Barry Lowenthal is president of The Media Kitchen.
I’ve always believed context counts. It helps consumers understand why one brand is different from another. When a brand chooses a particular environment, it’s an indication of the brand’s values and beliefs. If a brand advertises in Vogue, it says the brand is very fashionable. It says a lot about a brand if they decide to run on Rush Limbaugh’s show, et cetera. But context is changing, partly because where we consume media and the media format most brands use has changed, namely, to video on platforms like Facebook.
With the rise of programmatic media buying around 2008, we started buying audiences. Until then, we used context as a proxy for an audience. If we wanted to buy men, we bought sports content, but we also reached a lot of women. Programmatic allowed us to buy the audiences we wanted wherever those audiences showed up, regardless of the content. Premium publishers felt threatened because they didn’t like that we could unbundle audiences from content, and they made loud arguments that context really mattered. They said brands were foolish to buy audiences on long-tail sites, even if they were the same people visiting a brand’s own site or if that audience was also available on premium sites like The Washington Post or The New York Times. It’s worth paying to be around good-quality content, they argued.
I get it. I don’t disagree that some content is worth paying more for to be near. But platforms are also a form of context, and content on platforms matters less as the platforms themselves and their user experience matter more.
When the platforms launched, simply advertising on them made a statement about a brand. Now, it still makes a statement, but it’s more nuanced since those platforms reach everyone, and every brand can justify running on them, just like all brands ran in radio, newspapers and TV. However, the way some brands use the platforms provides a new form of context and defines those brands. Dollar Shave Club defined itself as an upstart brand by bypassing TV and going straight to YouTube. Similarly, Allbirds used Facebook to target people, reinforcing itself as a brand that seems to be born directly out of social and new media.
These platforms are also receiving most of the growth in digital dollars and most of the total budgets for many brands, as brands spend more money on platforms than they are in the old, context-driven ways of reaching consumers. Brands are spending to reach the right audiences on the right platform and care less about the context, assuming the environment is brand-safe.
But here’s the kicker. Despite all the objectionable content on YouTube and fake news on Facebook, brands are not spending less with them. Despite all the noise brands are making about objectionable content (and they should, and it should be removed), brands realize consumers don’t really care.

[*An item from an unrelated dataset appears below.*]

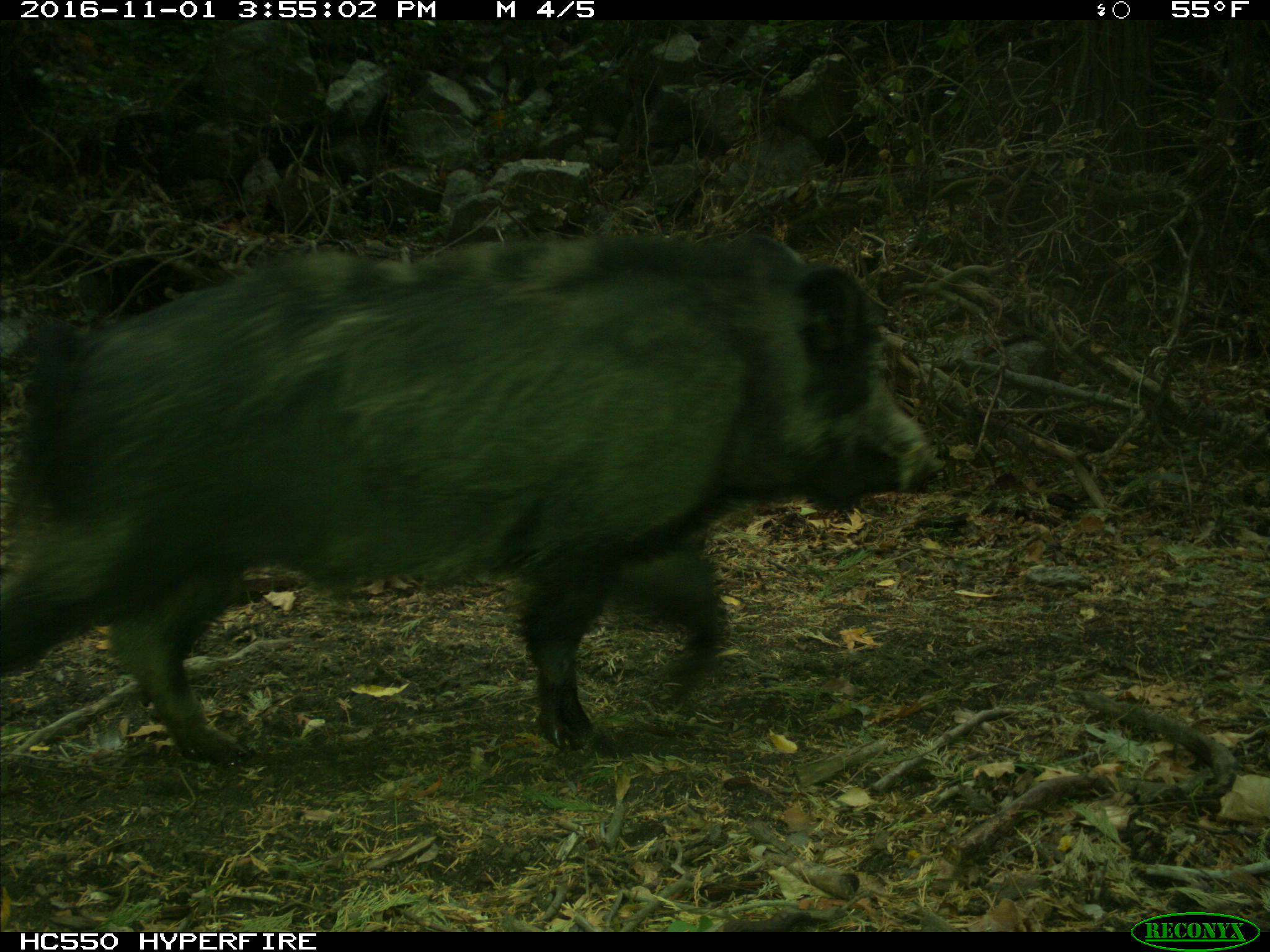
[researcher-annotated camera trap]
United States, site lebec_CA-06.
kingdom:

We’ve always talked about the rub-off effect — the belief that a brand benefited by being surrounded by pretty editorial and other pretty ads. That’s still true, but what these platforms have shown is that on their platforms, audiences matter more than context and that just running on the platforms themselves says a lot about the brand. Brands have also realized that if their ad runs next to objectionable content, consumers understand it wasn’t the brand’s fault or intention. After all, we live in a world where we say we’re sorry, go to rehab and are forgiven. These unintended adjacencies don’t hurt the brand’s image.
Context mattered more when you were limited in what you could say. When we ran single-page ads in magazines, the other ads in the issue mattered, but on TV, the program environment mattered less because the commercial was a video. Similarly, video ads tell a richer story than print ads, making their context less important.
I’m not suggesting that brand safety is unimportant. We shouldn’t let pedophiles use platforms to reach children or allow them to give hate speech a place to thrive. But I also don’t want to shut down the subways because criminals travel on them. We should police our transit system so it’s safe for everyone and to show the world we’re a modern metropolis.